The Paint Shop and the Art Gallery

Imagine a paint shop. A huge, sprawling warehouse filled with cans of paint; every colour you can imagine and then some. Imagine you could have any amount of any colour you want for just $9 a month. What a deal! If you need to paint your house or bedroom, you can’t beat it. Nowhere else can you get more paint for less money. This is Spotify.

Imagine a small art gallery next door to the paint shop. They sell original 1-of-1 paintings and limited-edition prints. The paintings are surprisingly expensive and the prints are more affordable. Nobody comes into the art gallery asking to buy “the canvas with the most paint on it” because they’re trying to get a good deal. Here, the value isn’t in the paint itself but in the artwork. This is ever.fm.

The point is: the paint shop and the art gallery can happily co-exist. They do not cannibalize one another. If a customer wants to paint their wall, they go to the paint shop. If a customer wants a painting for their wall, they go to the art gallery.

The paint shop and the art gallery can happily co-exist. They do not cannibalize one another.

The paint shop and the art gallery both sell the same product – paint – but they do so in entirely different ways. You’ve seen photos of a bird sitting inside a crocodile’s mouth, cleaning its teeth? This is a bit like that. There’s a symbiosis between the two because they don’t compete directly.

This is how I think the near-future of music consumption will look. Spotify isn’t going anywhere. There are too many people who need to paint their walls with music and the allure of high-volume, low-cost music-by-the-gallon is undeniable. But Spotify doesn’t sell 1-of-1 original art pieces by my favourite artist. It’s simply not something they offer. To get that I need to go next-door to the art dealer.

There Will Never Be Another Beeple

Will music ever have a “Beeple moment”? Probably not. And here’s why I’m OK with that.

Where were you when Neil Armstrong set foot on the moon? Where were you on September 11, 2001? Where were you when Mike “Beeple” Winkleman’s Everydays: The First 5000 Days sold for $69 million at Christie’s?

The Beeple sale was huge. It was a huge pile of money and a huge moment for NFT art. On March 12, 2021, NFTs turned a corner and entered the public discourse. In an industry where “firsts” are prized, this was a “first” for the ages.

As a musician, I was cheering from the sidelines wondering if music might be next in line to reap the rewards of mainstream NFT adoption.

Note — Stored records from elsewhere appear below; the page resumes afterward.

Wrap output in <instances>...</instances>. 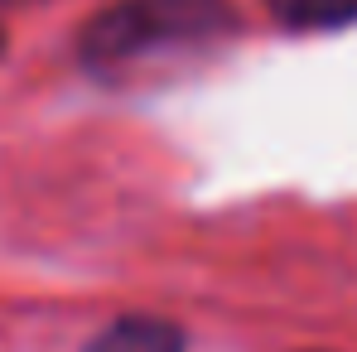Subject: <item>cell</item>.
<instances>
[{"label": "cell", "instance_id": "7a4b0ae2", "mask_svg": "<svg viewBox=\"0 0 357 352\" xmlns=\"http://www.w3.org/2000/svg\"><path fill=\"white\" fill-rule=\"evenodd\" d=\"M87 352H183V333H178L169 319H155V314H130L107 323Z\"/></svg>", "mask_w": 357, "mask_h": 352}, {"label": "cell", "instance_id": "3957f363", "mask_svg": "<svg viewBox=\"0 0 357 352\" xmlns=\"http://www.w3.org/2000/svg\"><path fill=\"white\" fill-rule=\"evenodd\" d=\"M285 29H338L357 20V0H266Z\"/></svg>", "mask_w": 357, "mask_h": 352}, {"label": "cell", "instance_id": "5b68a950", "mask_svg": "<svg viewBox=\"0 0 357 352\" xmlns=\"http://www.w3.org/2000/svg\"><path fill=\"white\" fill-rule=\"evenodd\" d=\"M0 44H5V39H0Z\"/></svg>", "mask_w": 357, "mask_h": 352}, {"label": "cell", "instance_id": "277c9868", "mask_svg": "<svg viewBox=\"0 0 357 352\" xmlns=\"http://www.w3.org/2000/svg\"><path fill=\"white\" fill-rule=\"evenodd\" d=\"M5 5H20V0H5Z\"/></svg>", "mask_w": 357, "mask_h": 352}, {"label": "cell", "instance_id": "6da1fadb", "mask_svg": "<svg viewBox=\"0 0 357 352\" xmlns=\"http://www.w3.org/2000/svg\"><path fill=\"white\" fill-rule=\"evenodd\" d=\"M232 24L237 15L222 0H121L82 29V59L92 68H121L178 44H208Z\"/></svg>", "mask_w": 357, "mask_h": 352}]
</instances>
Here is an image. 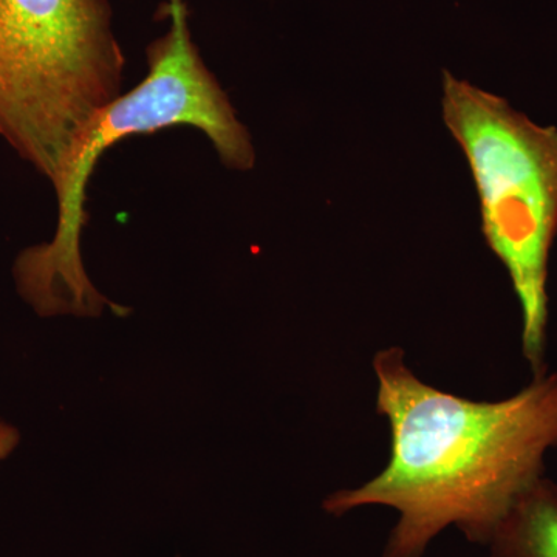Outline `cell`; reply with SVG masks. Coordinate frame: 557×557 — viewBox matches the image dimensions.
Returning <instances> with one entry per match:
<instances>
[{
  "instance_id": "cell-1",
  "label": "cell",
  "mask_w": 557,
  "mask_h": 557,
  "mask_svg": "<svg viewBox=\"0 0 557 557\" xmlns=\"http://www.w3.org/2000/svg\"><path fill=\"white\" fill-rule=\"evenodd\" d=\"M372 366L391 457L375 479L330 494L322 509L335 518L364 507L395 509L381 557H424L449 527L486 547L557 448V373L500 401H474L417 379L401 347L383 348Z\"/></svg>"
},
{
  "instance_id": "cell-2",
  "label": "cell",
  "mask_w": 557,
  "mask_h": 557,
  "mask_svg": "<svg viewBox=\"0 0 557 557\" xmlns=\"http://www.w3.org/2000/svg\"><path fill=\"white\" fill-rule=\"evenodd\" d=\"M164 13L170 28L146 49L145 78L83 124L51 175L58 200L53 239L25 248L14 262L17 293L40 318H98L112 304L91 284L81 255L87 186L106 150L135 135L190 126L207 135L230 170L255 168L251 135L190 36L188 5L168 0Z\"/></svg>"
},
{
  "instance_id": "cell-3",
  "label": "cell",
  "mask_w": 557,
  "mask_h": 557,
  "mask_svg": "<svg viewBox=\"0 0 557 557\" xmlns=\"http://www.w3.org/2000/svg\"><path fill=\"white\" fill-rule=\"evenodd\" d=\"M443 120L474 178L486 245L504 263L522 313V354L547 373L548 263L557 236V127L443 72Z\"/></svg>"
},
{
  "instance_id": "cell-4",
  "label": "cell",
  "mask_w": 557,
  "mask_h": 557,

If so, who would emerge as the Beeple of the music industry? Would it be Jay-Z? Beyoncé? Justin Bieber? Or a previously-unknown breakout artist? My guess: none of the above.

As a musician, I was cheering from the sidelines wondering if music might be next in line to reap the rewards of mainstream NFT adoption. If so, who would emerge as the Beeple of the music industry?

It sounds pessimistic but let me explain. I don’t think there will ever be another Beeple. It was a moment in time, the product of a perfect cultural and financial storm. What’s more, I don’t believe there will ever be an MP3 that sells at auction for $69 million. Even if it was Jay-Z singing opera with Beyoncé on jaw harp and Justin Bieber on hurdy-gurdy I still don’t think it would garner anywhere near that kind of money. Why? I wish I knew. We simply value visual art differently than we do audio art. A JPEG can sell for millions, but not an MP3. (The most anyone has every paid for an audio recording was the $4 million PleasrDAO acquisition of the 1-of-1 Wu Tang record Once Upon A Time in Shaolin.)

What does this mean for music? Well, if you can’t sell a single song for a million dollars, maybe you can sell a million songs for $1 each. But who has a million songs? Songs take time to percolate and to produce. And there’s the catch-22. Right there. In order to succeed in the music-NFT landscape, songs need to scale. For most artists, selling a song – or even 100 songs – to the highest bidder won’t be enough to generate a sustainable level of income. But what if one song could be assembled in a million ways? And what if each unique rendition of the song could be bought, sold and re-sold by fans?

If you can’t sell a single song for a million dollars, maybe you can sell a million songs for $1 each. But who has a million songs?

This is the promise of ever.fm. ever.fm turns one song into many renditions, each like a spark struck from the flint of the song’s master. With no definitive version of a recording, a song becomes the sum of its renditions, each one helping to express a unique facet of the artist’s vision.

In my view, there will never be another Beeple. What’s more, audio art will always be valued differently (read: more modestly) than visual art. But this may be a feature, not a bug, especially during recessions and bear markets. If we can just solve the problem of song scaling – creating many meaningful 1-of-1 renditions from a single master – we may never need another Beeple.